NDIIC's Core Assumptions

Discussions have occurred in a number of forums about the needs of state substance abuse and mental health authorities and their provider systems to modernize existing systems while anticipating the need to meet new and changing accountability expectations. Several states' experience in developing and deploying EHRs increasingly is informing these discussions. Of particular and growing interest is how systems built on open source and nonproprietary platforms could be shared and reused across jurisdictions.

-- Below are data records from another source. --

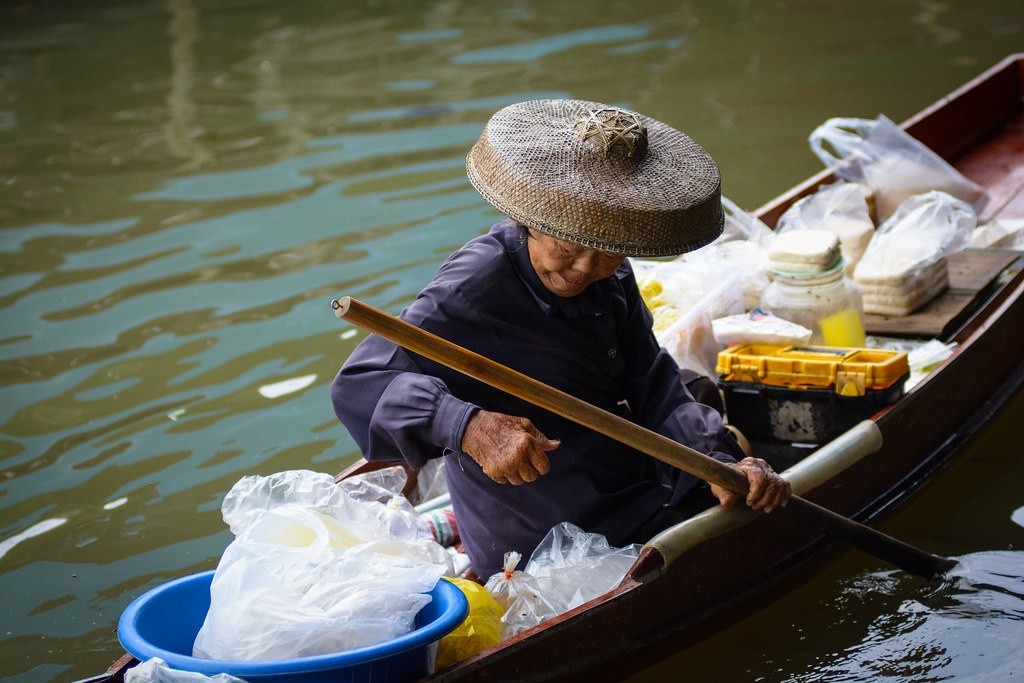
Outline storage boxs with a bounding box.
[717,343,911,449]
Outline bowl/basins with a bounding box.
[116,563,471,683]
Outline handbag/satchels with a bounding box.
[806,113,991,228]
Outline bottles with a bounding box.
[762,262,870,352]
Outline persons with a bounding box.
[330,98,792,582]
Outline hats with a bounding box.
[464,99,725,256]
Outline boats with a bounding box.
[72,51,1024,682]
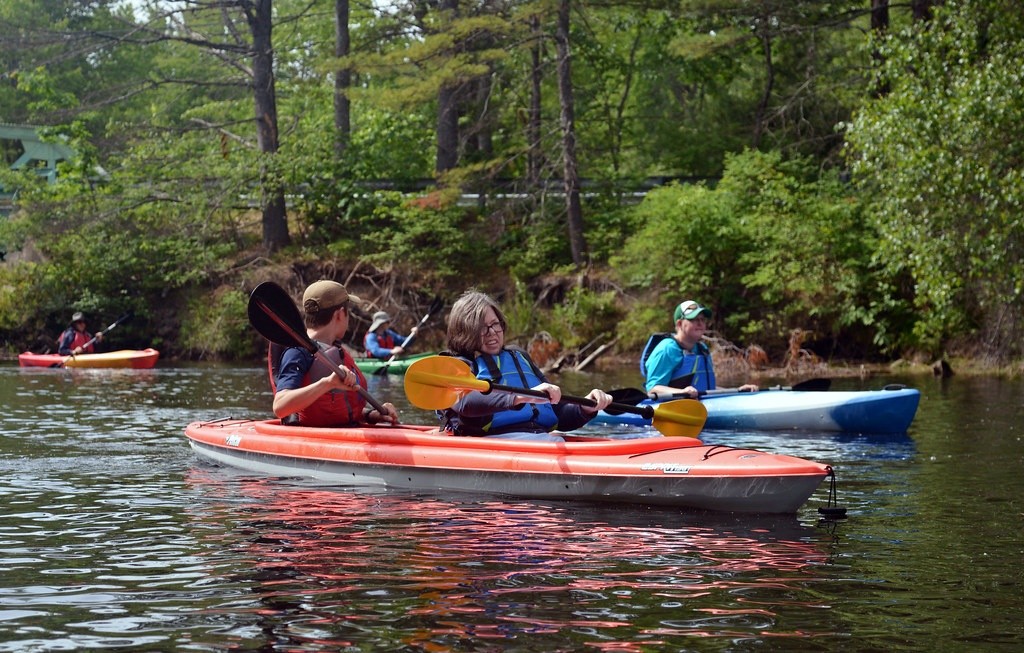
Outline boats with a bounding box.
[586,384,921,435]
[18,347,160,370]
[180,413,851,524]
[351,349,441,374]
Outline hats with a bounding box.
[72,312,84,321]
[302,279,349,313]
[673,300,712,327]
[368,312,390,333]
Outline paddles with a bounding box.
[374,297,447,376]
[404,354,708,442]
[603,376,833,416]
[48,314,134,370]
[245,278,395,420]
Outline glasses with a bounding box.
[687,318,708,323]
[480,322,504,336]
[678,304,705,319]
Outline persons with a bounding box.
[437,288,614,445]
[363,312,418,360]
[58,312,103,356]
[273,280,398,427]
[645,300,760,399]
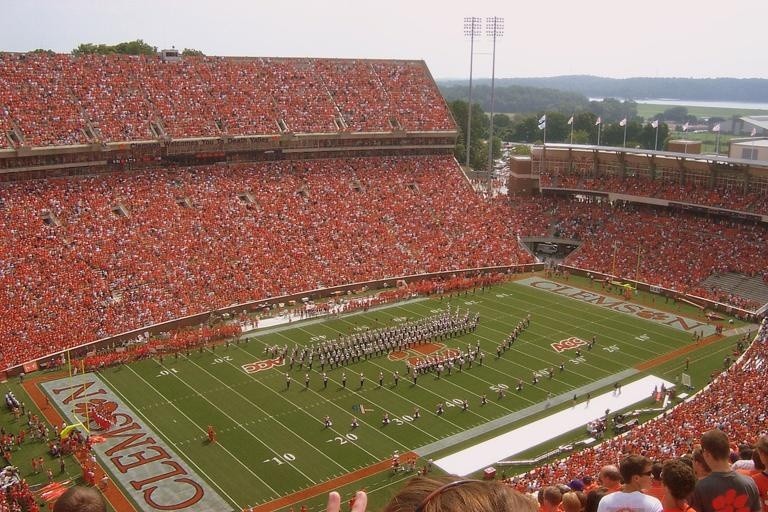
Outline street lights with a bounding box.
[464,16,481,170]
[487,16,504,191]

The opportunity to take much of the risk out of the decision making about new IT investments, as well as speed up implementations and reduce costs of these technologies, is quite compelling. Consequently, NDIIC was created based on these core assumptions:

  • States and counties are updating data systems to improve compliance with reporting requirements and anticipating mandates for using EHRs.

  • States and counties increasingly will require timely access to linked performance and financial information for management and accountability purposes.

  • These expectations will extend to providers, and the continued investments in provider-centric systems are difficult to justify in resource-constrained systems when state-sponsored applications can create huge economies of scale.

  • The clinical processes of behavioral healthcare service delivery are very similar in structure and content, and uniform data definitions will continue to reduce variability across jurisdictions.

NDIIC's strategic goals

NDIIC has established a number of strategic goals that include, but are not limited to, the following:

  1. Reducing the cost for designing, developing, and implementing computer data-collection systems, EHRs, and outcome-reporting systems

  2. Increasing the availability of resources through collaboration and increasing efficiency by sharing enhanced systems

  3. Improving security and streamlining the building of complex systems requiring HIPAA, 42 CFR Part 2, and other security-based transactions and processes

  4. Expediting the processing and increasing the timeliness of data collection and reporting

  5. Improving the accuracy, validity, and overall quality of data used for reporting, clinical decision making, evaluation, and policy development

  6. Meeting federal reporting requirements with a level of fidelity that enhances the competitiveness of grant applications and completeness of required grant reports

  7. Increasing the presence of substance abuse and mental health in federal discussions about EHR technology

Benefits of Working Together

Real policy benefits accrue from pooling resources and sharing the workload in developing electronic systems, whether they are full EHRs or simply automated reporting systems for agencies not ready to use all the functionality of an EHR. First and foremost, these systems actually can improve the quality of client care. Second, they can help improve administrative practices and procedures. Third, they can standardize reporting functions across a state or county, or even nationally, making it easier to fulfill mandatory reporting requirements and ensure data quality is maintained. They also can help position public behavioral healthcare service systems for inclusion in future standards development related to paperless, Web-based transaction systems. Integration and interoperability across large numbers of providers, and potentially different funding streams, are a real benefit for states and counties that sponsor these systems.